Cathay brings back fleet parked in the Australian desert

Cathay Pacific Airways, battered by the pandemic that have led to a 98 percent fall in passenger numbers, is bringing back planes that parked idle in the Australian desert to rebuild Hong Kong's hub status as restrictions ease.

Cathay said the idle aircraft in the Alice Springs desert are protected and fly-ready. “Now, we are bringing the fleet home to continue their next journey.” Hong Kong's flag carrier tweeted on Tuesday.

“How do we manage this unprecedented operation involving over 70% of our planes? With lots of planning, coordination, and even more heart,” it added.

Cathay Pacific chief executive Augustus Tang said in June that the airline have about one-third of its passenger fleet parked in the desert and not being utilised. "We are making preparations for them gradually coming back ahead of the curve," he said.

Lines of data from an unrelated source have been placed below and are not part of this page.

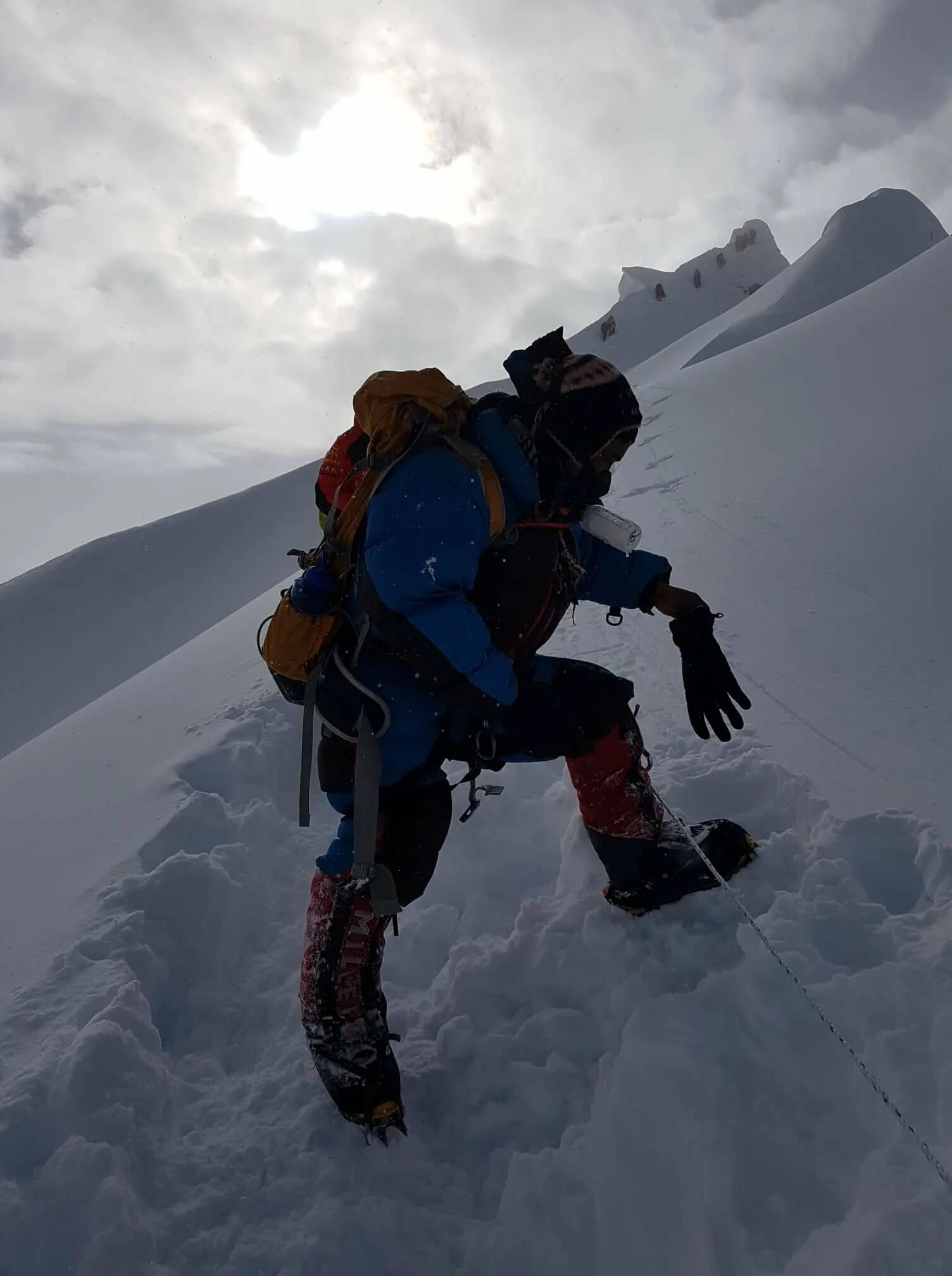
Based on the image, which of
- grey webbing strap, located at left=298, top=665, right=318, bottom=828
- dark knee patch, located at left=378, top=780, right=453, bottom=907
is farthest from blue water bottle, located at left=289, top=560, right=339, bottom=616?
dark knee patch, located at left=378, top=780, right=453, bottom=907

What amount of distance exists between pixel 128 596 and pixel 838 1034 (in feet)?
76.8

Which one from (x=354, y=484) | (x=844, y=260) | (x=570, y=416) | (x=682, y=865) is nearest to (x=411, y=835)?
(x=682, y=865)

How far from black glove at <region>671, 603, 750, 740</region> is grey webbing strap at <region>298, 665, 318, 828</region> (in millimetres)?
1101

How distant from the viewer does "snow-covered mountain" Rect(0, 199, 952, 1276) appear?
1.57m

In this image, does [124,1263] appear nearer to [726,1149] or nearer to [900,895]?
[726,1149]

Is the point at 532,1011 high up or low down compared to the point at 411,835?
down

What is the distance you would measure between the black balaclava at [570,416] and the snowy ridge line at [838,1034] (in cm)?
107

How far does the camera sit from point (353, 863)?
1.89m

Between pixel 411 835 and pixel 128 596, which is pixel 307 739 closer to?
pixel 411 835

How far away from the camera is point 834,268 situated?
26.3 meters

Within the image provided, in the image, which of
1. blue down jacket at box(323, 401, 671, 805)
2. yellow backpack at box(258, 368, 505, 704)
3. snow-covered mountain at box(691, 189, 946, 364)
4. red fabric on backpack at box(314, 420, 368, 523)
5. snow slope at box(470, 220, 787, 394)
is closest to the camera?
blue down jacket at box(323, 401, 671, 805)

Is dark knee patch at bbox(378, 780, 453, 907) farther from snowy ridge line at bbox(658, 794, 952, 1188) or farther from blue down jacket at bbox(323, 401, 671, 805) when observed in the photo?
snowy ridge line at bbox(658, 794, 952, 1188)

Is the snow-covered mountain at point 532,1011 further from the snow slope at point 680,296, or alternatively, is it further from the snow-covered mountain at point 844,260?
the snow slope at point 680,296

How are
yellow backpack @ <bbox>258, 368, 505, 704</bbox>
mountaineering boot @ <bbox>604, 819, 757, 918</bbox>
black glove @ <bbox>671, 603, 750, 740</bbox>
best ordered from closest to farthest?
1. yellow backpack @ <bbox>258, 368, 505, 704</bbox>
2. mountaineering boot @ <bbox>604, 819, 757, 918</bbox>
3. black glove @ <bbox>671, 603, 750, 740</bbox>
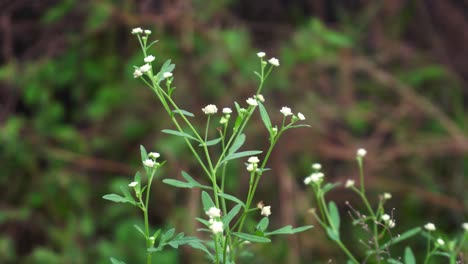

Cathay Pacific operated only 4 percent of its pre-Covid-19 capacity in May and filled 60.5 percent of its seats. The need for crew members on passenger flights to quarantine in hotels after flying to destinations outside China means it has few frequencies to offer potential transit passengers.

Passengers heading to Hong Kong also face hotel quarantine on arrival, limiting demand.

Cathay Pacific has 45 passenger destinations back in operation as of June, up from 30 at the start of the year, and plans for up to 70 to be available by the end of the year as demand improves, Tang said. That compares to the 108 passenger destinations it operated before the pandemic.